Dr. Forest Stuart, Asst. Professor Sociology, University of Chicago
by Leonna Bell, CJRC Guest Writer
Forrest Stuart, PhD, an urban ethnographer and author of Down, Out, and Under Arrest: Policing and Everyday Life among the Urban Poor, explores the relationships between the police and the community within a Los Angeles neighborhood. Skid Row has a population of between 12,000 and 15,000, is predominantly black (75 percent) and is plagued by homelessness. Stuart’s ethnographic research illuminates the change in everyday behavior in response to an observed pattern of policing.

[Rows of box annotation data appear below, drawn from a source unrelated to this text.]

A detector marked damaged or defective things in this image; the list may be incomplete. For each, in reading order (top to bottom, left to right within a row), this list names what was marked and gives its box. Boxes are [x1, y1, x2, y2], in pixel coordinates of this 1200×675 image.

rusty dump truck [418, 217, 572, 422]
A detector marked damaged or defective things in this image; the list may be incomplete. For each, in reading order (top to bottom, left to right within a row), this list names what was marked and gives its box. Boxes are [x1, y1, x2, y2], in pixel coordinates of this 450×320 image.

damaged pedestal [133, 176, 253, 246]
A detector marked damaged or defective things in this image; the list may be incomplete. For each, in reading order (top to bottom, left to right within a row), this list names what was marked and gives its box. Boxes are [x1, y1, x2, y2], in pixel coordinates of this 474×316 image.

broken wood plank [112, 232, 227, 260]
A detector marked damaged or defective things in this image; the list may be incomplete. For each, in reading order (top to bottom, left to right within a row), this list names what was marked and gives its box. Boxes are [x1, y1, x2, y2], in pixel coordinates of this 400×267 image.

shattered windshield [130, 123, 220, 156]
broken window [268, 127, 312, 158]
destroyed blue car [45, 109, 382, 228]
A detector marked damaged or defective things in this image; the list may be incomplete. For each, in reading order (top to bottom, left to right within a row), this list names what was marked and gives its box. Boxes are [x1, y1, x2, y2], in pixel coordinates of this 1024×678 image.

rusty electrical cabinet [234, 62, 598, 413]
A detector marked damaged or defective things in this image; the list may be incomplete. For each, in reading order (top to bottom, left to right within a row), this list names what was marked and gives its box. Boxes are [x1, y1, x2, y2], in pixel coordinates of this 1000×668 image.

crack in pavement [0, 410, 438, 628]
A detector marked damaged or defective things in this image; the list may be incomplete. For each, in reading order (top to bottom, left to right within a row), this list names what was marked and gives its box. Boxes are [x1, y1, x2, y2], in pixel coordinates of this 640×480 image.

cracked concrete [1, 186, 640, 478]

In 2006, Skid Row launched a Safer Cities initiative predicated on stop and frisk and heavily influenced by James Wilson’s and George Kelling’s Broken Windows Theory. The initiative called for the hiring of 100 additional officers and resulted in 9,000 arrests and 12,000 citations in a city of 12,000 to 15,000 residents. In the face of heavy policing, residents began to develop a conscious understanding and unspoken guide book to avoid police contact. This “guidebook” or shared logic is coined “Cop Wisdom” by Stuart.
“Cop Wisdom” refers to a new cognitive scheme for making police contact legible and predictable. In Skid Row, individuals are explicitly attempting to reinterpret their situations by putting themselves in the shoes of officers. By anticipating how these officers expect their targets to behave and changing personal behavior to avoid such, cop wisdom emerges. Social behavior, interactions and the perpetuation of poverty in Skid Row can be explained by Cop Wisdom and henceforth, police.
Police in Skid Row are known to flock to areas that are highly populated. As a result, many individuals have altered their daily routines in an attempt to intentionally avoid public spaces and strangers. This avoidance prevents the creation of disposable ties and accumulation of social capital. People walking without companions and timing walking routes (to limit length of waiting for a bus) are exemplary of ways “Cop Wisdom" manifests in the area.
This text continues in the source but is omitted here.